[Exercise]: Copy out the material word for word, beginning at the line that contains "Does point (272, 59)" and stopping after the line that contains "8.62 meters". Leave out everything before and after that span.

[Data shown]:

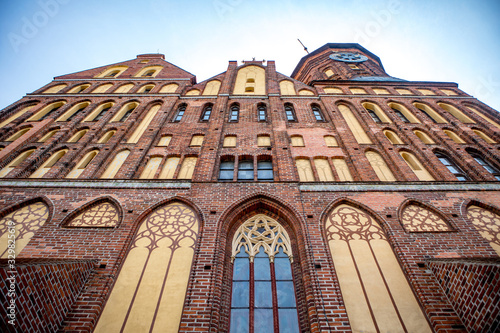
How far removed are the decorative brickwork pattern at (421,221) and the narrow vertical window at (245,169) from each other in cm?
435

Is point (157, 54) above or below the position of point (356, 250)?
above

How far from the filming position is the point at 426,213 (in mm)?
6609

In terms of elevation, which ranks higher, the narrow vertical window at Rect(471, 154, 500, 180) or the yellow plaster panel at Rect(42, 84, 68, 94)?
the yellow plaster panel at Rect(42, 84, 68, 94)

--

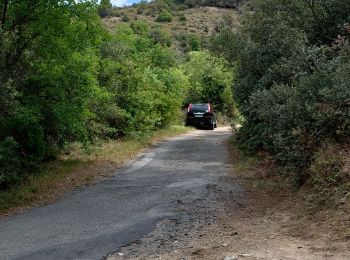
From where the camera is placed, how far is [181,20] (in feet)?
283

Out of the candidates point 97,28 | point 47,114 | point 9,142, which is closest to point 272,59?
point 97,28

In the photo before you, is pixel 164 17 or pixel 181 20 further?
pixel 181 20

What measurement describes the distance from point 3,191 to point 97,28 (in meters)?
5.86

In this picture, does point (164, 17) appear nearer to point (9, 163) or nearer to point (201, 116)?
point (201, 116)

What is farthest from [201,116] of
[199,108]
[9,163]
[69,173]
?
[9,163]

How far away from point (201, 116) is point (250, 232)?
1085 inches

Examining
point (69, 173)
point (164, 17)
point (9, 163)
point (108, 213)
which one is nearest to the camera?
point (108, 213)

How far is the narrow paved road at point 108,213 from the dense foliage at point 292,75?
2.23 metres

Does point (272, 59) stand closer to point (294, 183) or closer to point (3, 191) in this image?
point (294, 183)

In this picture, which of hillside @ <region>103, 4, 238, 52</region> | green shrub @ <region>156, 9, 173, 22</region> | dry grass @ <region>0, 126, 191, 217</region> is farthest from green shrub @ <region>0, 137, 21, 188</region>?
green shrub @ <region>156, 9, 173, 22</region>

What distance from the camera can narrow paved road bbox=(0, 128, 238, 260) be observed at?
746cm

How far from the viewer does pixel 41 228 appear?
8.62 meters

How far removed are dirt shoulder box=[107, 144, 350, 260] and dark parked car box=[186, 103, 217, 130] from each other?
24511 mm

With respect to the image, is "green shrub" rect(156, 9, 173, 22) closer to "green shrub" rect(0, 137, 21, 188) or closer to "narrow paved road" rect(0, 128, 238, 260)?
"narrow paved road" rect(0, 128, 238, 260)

[Reply]:
Does point (272, 59) stand closer to point (294, 183) or closer to point (3, 191) in this image?
point (294, 183)

In this picture, which of hillside @ <region>103, 4, 238, 52</region> | green shrub @ <region>156, 9, 173, 22</region> | dry grass @ <region>0, 126, 191, 217</region> is farthest from green shrub @ <region>0, 137, 21, 188</region>?
green shrub @ <region>156, 9, 173, 22</region>

What distance from the camera can narrow paved road bbox=(0, 128, 238, 260) be observed at?
746cm

How far from the viewer does pixel 41 228 appear?
8.62 meters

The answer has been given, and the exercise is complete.